In the EKS text, by what percentage does the writer say EKS reduces maintenance nightmares and challenges?

*DOCUMENT SEGMENT*

□ □ □ □ □ □ □

Once the cluster is ready so you have masters and workers running then the next steps are the following, and can be done by any admin user with appropriate `kubectl` rights.
- Install and configure Helm.
- Install and configure the aws-cluster-autoscaler. Which is more or less straight forward, see here and here for references.
- Install and configure fluentD to push logs e.g to Elastic Search
- Install and configure Prometheus.
- And of course..all the things that you need or have as dependencies on your platform.
Should I use EKS?
- If you are an AWS user and you have no plans on moving away, I think is the way to go!
- If you are a company/ team that wants to focus on business delivery and not spend a lot of energy keeping different kubernetes clusters alive, then YES by all means. EKS reduces your maintenance nightmares and challenges 60-70% based on my experience.
- If you want to get patches and upgrades (on your masters) for free and transparently - see the latest kubernetes security exploit and ask your friends around, how many they were pushed to ditch old clusters and start over this week (it was fun in the early days but it is not fun any more). So I am dreaming of easily patched clusters and auto upgrades as a user and not cases like - lets evacuate the cluster we will build a new one!
- Is it locking you on a specific flavour? No the end result is a vanilla kubenetes, and even that you might be leveraging the custom networking, this is more less the case when you use a similar more advanced offering from Google (which is a more complete ready made offering).
- If you have second thoughts about region availability, then you should wait until Amazon offers EKS on a broad range of regions, I think this is the only limiting factor now for many potential users.
- If you already have a big organization tightly coupled with AWS and the IAM system - EKS is the a perfect fit in terms of securing and making your clusters available to the development teams!
Overall it was a very challenging and at the same time interesting week. Trying to bring up an EKS cluster kind of pushed me to read and investigate things on the AWS ecosystem that I was ignoring in the past.

□ □ □ □ □ □ □

*LISTED RECORDS*

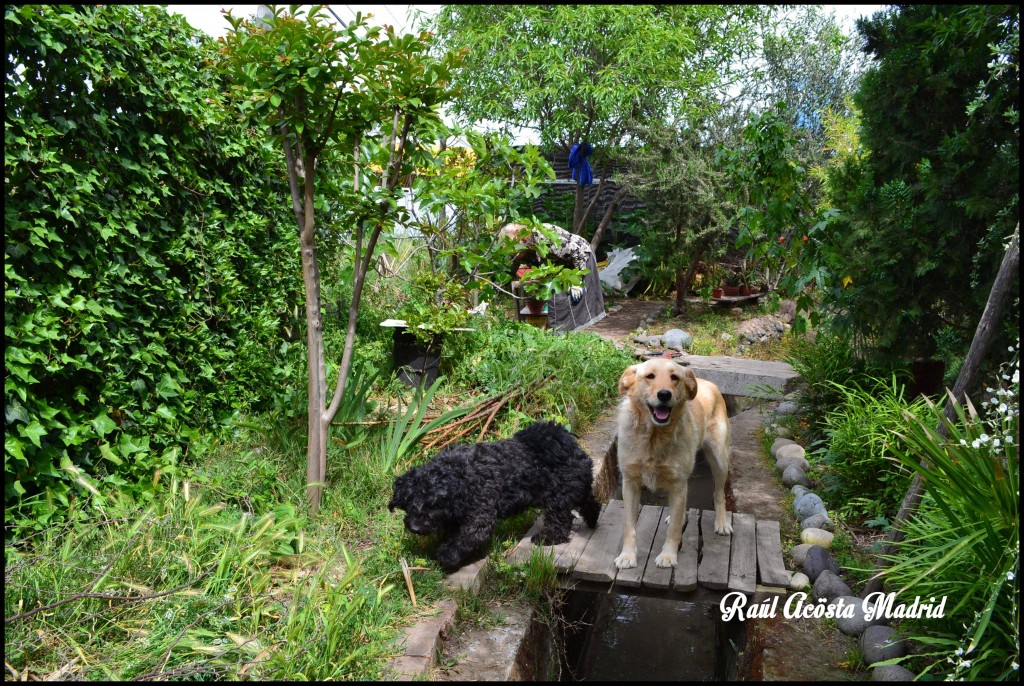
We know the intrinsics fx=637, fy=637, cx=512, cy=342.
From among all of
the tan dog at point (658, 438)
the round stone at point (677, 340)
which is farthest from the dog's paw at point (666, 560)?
the round stone at point (677, 340)

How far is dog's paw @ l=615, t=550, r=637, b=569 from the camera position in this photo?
3.73m

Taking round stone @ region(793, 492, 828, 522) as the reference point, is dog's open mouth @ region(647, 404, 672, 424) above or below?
above

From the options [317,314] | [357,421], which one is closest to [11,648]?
[317,314]

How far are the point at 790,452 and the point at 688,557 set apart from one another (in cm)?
221

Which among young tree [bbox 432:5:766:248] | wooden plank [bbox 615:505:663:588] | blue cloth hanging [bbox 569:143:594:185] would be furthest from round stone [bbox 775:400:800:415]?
blue cloth hanging [bbox 569:143:594:185]

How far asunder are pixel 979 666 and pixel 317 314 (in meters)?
3.68

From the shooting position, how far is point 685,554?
3.93 meters

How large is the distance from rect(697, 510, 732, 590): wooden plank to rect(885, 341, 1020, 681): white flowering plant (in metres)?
0.86

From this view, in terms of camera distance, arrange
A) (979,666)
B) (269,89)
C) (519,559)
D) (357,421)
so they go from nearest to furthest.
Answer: (979,666)
(269,89)
(519,559)
(357,421)

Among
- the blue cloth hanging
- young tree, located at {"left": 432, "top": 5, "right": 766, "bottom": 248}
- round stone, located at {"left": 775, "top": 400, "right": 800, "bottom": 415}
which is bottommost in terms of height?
round stone, located at {"left": 775, "top": 400, "right": 800, "bottom": 415}

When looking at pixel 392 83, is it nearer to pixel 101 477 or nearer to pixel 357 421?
pixel 357 421

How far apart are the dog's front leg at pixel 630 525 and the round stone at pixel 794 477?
1.94 meters

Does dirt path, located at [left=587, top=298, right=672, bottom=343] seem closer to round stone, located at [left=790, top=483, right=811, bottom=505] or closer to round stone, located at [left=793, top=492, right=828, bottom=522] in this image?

□ □ □ □ □ □ □

*RESPONSE*
By 60-70%, based on the writer's experience.